**Task data**
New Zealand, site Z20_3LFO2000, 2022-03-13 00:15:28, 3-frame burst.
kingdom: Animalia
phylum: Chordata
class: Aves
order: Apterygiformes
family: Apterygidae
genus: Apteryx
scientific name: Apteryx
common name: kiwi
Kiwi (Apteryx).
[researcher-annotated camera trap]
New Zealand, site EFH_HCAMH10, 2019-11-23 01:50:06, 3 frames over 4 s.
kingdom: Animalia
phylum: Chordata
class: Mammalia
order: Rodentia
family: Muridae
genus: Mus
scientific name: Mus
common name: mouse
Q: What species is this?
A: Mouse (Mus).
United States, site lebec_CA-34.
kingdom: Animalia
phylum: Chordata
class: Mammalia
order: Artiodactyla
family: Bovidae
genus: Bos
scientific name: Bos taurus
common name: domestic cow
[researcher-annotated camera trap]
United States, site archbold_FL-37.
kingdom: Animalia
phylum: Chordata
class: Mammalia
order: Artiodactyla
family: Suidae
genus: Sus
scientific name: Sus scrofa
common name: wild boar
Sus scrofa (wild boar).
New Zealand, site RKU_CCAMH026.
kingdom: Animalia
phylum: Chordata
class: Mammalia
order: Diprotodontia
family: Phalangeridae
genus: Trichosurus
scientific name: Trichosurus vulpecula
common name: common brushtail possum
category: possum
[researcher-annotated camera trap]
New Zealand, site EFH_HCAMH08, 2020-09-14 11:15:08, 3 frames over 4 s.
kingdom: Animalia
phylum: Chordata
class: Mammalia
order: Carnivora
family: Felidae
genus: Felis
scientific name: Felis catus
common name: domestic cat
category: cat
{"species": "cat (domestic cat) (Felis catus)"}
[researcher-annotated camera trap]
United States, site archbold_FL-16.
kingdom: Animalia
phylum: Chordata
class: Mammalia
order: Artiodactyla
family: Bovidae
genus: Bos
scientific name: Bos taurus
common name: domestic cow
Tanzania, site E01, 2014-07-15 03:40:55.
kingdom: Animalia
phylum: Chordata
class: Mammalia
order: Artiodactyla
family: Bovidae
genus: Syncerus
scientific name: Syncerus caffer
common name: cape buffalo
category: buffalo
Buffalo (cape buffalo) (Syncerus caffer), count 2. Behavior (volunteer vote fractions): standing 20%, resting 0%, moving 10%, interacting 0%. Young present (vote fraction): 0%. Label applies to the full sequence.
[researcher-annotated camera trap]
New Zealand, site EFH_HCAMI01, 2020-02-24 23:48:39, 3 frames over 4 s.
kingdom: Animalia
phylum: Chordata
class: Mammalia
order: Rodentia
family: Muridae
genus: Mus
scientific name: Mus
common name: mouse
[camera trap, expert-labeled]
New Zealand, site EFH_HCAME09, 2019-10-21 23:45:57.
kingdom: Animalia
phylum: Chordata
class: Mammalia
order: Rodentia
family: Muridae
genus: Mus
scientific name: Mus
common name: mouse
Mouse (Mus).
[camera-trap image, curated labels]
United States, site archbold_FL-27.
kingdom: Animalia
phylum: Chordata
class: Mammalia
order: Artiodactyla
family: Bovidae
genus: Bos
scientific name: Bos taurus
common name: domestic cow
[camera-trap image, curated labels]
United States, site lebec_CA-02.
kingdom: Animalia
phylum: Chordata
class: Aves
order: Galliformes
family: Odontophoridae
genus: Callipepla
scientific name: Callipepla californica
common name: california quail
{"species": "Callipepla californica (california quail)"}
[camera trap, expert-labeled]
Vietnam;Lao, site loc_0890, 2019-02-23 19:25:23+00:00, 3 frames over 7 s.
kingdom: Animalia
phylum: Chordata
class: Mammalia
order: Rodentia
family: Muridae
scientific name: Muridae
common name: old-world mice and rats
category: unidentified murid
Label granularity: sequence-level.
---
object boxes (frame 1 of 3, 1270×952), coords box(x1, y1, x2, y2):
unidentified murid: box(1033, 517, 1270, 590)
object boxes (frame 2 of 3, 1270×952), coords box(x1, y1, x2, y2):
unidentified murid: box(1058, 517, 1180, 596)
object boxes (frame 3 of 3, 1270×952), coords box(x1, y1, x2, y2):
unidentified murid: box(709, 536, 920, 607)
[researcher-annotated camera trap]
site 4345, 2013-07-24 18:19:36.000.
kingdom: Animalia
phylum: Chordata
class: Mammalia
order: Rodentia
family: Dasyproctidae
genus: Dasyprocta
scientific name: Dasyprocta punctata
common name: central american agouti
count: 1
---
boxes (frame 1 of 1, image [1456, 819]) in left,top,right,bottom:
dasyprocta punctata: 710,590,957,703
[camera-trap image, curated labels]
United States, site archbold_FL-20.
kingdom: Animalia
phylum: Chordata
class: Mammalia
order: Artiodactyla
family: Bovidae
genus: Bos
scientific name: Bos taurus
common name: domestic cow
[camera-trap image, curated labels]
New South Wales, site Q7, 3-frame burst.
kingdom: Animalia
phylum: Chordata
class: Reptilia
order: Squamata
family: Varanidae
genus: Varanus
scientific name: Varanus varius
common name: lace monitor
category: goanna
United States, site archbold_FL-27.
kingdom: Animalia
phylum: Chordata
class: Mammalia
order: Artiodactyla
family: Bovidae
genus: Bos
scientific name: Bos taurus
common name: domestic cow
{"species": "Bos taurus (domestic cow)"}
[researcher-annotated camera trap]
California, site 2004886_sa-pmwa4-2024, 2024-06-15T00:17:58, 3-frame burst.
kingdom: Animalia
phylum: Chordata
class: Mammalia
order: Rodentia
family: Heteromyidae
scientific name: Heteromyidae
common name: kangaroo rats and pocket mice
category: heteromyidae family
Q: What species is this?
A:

**Problem details**
Where a line above includes "United", copy that line.

**Answer section**
United States, site lebec_CA-34.
United States, site archbold_FL-37.
United States, site archbold_FL-16.
United States, site archbold_FL-27.
United States, site lebec_CA-02.
United States, site archbold_FL-20.
United States, site archbold_FL-27.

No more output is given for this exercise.